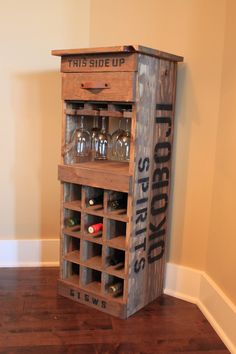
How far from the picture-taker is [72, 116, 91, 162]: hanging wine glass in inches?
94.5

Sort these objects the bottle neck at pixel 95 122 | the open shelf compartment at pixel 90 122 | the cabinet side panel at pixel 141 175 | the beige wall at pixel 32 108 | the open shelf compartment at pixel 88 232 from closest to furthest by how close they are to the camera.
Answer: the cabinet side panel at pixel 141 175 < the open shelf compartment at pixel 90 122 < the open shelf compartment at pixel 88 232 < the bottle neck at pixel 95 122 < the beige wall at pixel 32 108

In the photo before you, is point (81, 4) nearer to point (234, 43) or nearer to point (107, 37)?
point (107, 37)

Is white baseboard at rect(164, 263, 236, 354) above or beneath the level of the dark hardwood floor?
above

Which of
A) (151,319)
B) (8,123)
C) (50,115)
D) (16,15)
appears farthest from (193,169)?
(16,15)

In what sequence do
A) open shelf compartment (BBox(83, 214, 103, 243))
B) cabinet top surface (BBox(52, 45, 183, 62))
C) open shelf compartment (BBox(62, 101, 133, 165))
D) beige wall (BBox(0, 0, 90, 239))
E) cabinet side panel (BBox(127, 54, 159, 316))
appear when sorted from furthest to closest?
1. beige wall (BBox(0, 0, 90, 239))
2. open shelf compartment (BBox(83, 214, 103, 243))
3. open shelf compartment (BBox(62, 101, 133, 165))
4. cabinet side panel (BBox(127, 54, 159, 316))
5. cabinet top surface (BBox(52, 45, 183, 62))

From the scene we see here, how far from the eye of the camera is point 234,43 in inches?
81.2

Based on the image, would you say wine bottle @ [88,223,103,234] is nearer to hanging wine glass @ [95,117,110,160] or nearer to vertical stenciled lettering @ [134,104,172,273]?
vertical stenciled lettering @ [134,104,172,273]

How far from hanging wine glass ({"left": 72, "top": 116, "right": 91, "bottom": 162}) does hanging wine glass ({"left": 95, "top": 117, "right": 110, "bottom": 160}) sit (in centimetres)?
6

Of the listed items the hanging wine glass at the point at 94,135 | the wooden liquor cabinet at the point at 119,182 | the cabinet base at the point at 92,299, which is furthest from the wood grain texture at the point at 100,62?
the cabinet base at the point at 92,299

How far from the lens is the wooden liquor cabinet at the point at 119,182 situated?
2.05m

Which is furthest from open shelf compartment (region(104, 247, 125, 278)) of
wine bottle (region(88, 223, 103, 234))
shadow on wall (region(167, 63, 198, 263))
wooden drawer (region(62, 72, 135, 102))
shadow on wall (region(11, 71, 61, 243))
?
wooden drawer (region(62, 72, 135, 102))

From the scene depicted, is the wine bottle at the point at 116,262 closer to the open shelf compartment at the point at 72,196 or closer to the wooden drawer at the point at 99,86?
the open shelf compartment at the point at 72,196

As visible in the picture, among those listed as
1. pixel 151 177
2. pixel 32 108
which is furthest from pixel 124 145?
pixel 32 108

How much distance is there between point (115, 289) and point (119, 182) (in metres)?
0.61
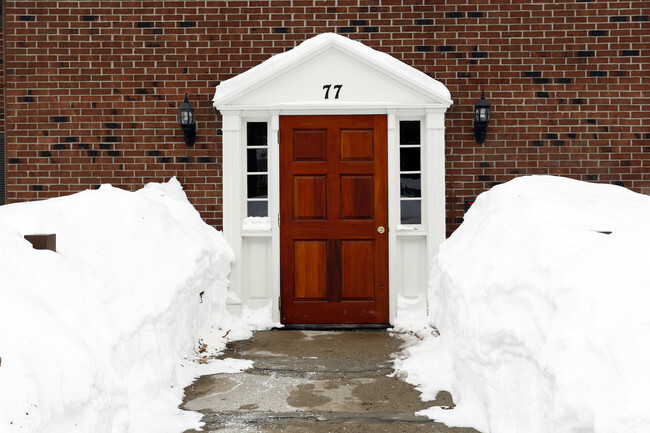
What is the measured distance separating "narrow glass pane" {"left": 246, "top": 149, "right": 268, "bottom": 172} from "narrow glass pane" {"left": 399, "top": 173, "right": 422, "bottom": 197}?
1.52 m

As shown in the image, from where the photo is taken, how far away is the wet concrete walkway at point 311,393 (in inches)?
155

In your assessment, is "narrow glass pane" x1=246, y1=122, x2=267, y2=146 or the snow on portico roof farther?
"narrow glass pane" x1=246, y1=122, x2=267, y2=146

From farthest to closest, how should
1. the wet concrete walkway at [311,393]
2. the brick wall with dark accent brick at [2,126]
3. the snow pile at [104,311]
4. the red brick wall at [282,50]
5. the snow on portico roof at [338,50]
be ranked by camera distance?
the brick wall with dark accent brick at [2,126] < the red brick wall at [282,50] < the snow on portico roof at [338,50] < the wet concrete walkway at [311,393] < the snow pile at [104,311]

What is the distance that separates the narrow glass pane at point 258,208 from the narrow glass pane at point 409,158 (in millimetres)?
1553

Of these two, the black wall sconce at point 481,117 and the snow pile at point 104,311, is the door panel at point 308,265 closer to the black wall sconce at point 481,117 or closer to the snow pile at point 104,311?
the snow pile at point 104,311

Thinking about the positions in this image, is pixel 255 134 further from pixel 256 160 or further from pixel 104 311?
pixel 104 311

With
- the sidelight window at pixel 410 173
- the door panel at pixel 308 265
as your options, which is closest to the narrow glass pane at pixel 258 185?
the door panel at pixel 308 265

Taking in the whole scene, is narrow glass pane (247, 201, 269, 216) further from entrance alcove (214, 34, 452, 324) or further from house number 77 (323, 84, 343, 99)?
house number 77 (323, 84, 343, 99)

EXERCISE ▸
Extract every line of all the entries above and reproduce each one verbatim, omitting the pictures.

OUTPUT FOR THIS TASK ▸
How far from the picture-taker is [72, 116, 91, 162]: hanging wine glass in inches?
94.5

Sort these objects the bottle neck at pixel 95 122 | the open shelf compartment at pixel 90 122 | the cabinet side panel at pixel 141 175 | the beige wall at pixel 32 108 | the open shelf compartment at pixel 88 232 from closest to furthest by how close they are to the camera.
Answer: the cabinet side panel at pixel 141 175 < the open shelf compartment at pixel 90 122 < the open shelf compartment at pixel 88 232 < the bottle neck at pixel 95 122 < the beige wall at pixel 32 108

In the photo before you, is point (81, 4) nearer to point (234, 43) or nearer to point (107, 37)?
point (107, 37)

Is white baseboard at rect(164, 263, 236, 354) above or beneath the level of the dark hardwood floor?
above

Which of
A) (151,319)
B) (8,123)
C) (50,115)
D) (16,15)
appears farthest from (193,169)?
(16,15)

In what sequence do
A) open shelf compartment (BBox(83, 214, 103, 243))
B) cabinet top surface (BBox(52, 45, 183, 62))
C) open shelf compartment (BBox(62, 101, 133, 165))
D) beige wall (BBox(0, 0, 90, 239))
E) cabinet side panel (BBox(127, 54, 159, 316))
appear when sorted from furthest to closest?
1. beige wall (BBox(0, 0, 90, 239))
2. open shelf compartment (BBox(83, 214, 103, 243))
3. open shelf compartment (BBox(62, 101, 133, 165))
4. cabinet side panel (BBox(127, 54, 159, 316))
5. cabinet top surface (BBox(52, 45, 183, 62))

From the scene we see here, how far from the eye of the camera is point 234,43 in inches?
81.2

Based on the image, would you say wine bottle @ [88,223,103,234] is nearer to hanging wine glass @ [95,117,110,160] or nearer to vertical stenciled lettering @ [134,104,172,273]?
vertical stenciled lettering @ [134,104,172,273]

How far from hanging wine glass ({"left": 72, "top": 116, "right": 91, "bottom": 162}) does hanging wine glass ({"left": 95, "top": 117, "right": 110, "bottom": 160}) sit (in centimetres)?
6

Of the listed items the hanging wine glass at the point at 94,135 | the wooden liquor cabinet at the point at 119,182 | the cabinet base at the point at 92,299, which is furthest from the wood grain texture at the point at 100,62?
the cabinet base at the point at 92,299

How far from the lens is the wooden liquor cabinet at the point at 119,182 situated?
2.05m

Which is furthest from open shelf compartment (region(104, 247, 125, 278)) of
wine bottle (region(88, 223, 103, 234))
shadow on wall (region(167, 63, 198, 263))
wooden drawer (region(62, 72, 135, 102))
shadow on wall (region(11, 71, 61, 243))
?
wooden drawer (region(62, 72, 135, 102))

From the scene depicted, is the wine bottle at the point at 116,262 closer to the open shelf compartment at the point at 72,196 or closer to the wooden drawer at the point at 99,86?
the open shelf compartment at the point at 72,196

As visible in the picture, among those listed as
1. pixel 151 177
2. pixel 32 108
which is furthest from pixel 124 145?
pixel 32 108

How much distance is there between point (115, 289) and point (119, 182) (in metres)?
0.61
What is the measured distance separating "narrow glass pane" {"left": 246, "top": 149, "right": 268, "bottom": 172} from "narrow glass pane" {"left": 399, "top": 173, "right": 422, "bottom": 197}?
1.52 m

As shown in the image, from where the photo is taken, how far away is the wet concrete walkway at point 311,393 (in inches)?
155

In your assessment, is "narrow glass pane" x1=246, y1=122, x2=267, y2=146 or the snow on portico roof farther?
"narrow glass pane" x1=246, y1=122, x2=267, y2=146

From farthest to closest, how should
1. the wet concrete walkway at [311,393]
2. the brick wall with dark accent brick at [2,126]
3. the snow pile at [104,311]
4. the red brick wall at [282,50]
5. the snow on portico roof at [338,50]
be ranked by camera distance?
the brick wall with dark accent brick at [2,126] < the red brick wall at [282,50] < the snow on portico roof at [338,50] < the wet concrete walkway at [311,393] < the snow pile at [104,311]

What is the distance that separates the narrow glass pane at point 258,208 from the narrow glass pane at point 409,158 (in millimetres)?
1553

Of these two, the black wall sconce at point 481,117 and the snow pile at point 104,311, is the door panel at point 308,265 closer to the black wall sconce at point 481,117 or closer to the snow pile at point 104,311?
the snow pile at point 104,311

Thinking about the positions in this image, is pixel 255 134 further from pixel 256 160 or further from pixel 104 311?
pixel 104 311

With
- the sidelight window at pixel 410 173
- the door panel at pixel 308 265
as your options, which is closest to the narrow glass pane at pixel 258 185?
the door panel at pixel 308 265

Taking in the whole scene, is narrow glass pane (247, 201, 269, 216) further from entrance alcove (214, 34, 452, 324) or further from house number 77 (323, 84, 343, 99)?
house number 77 (323, 84, 343, 99)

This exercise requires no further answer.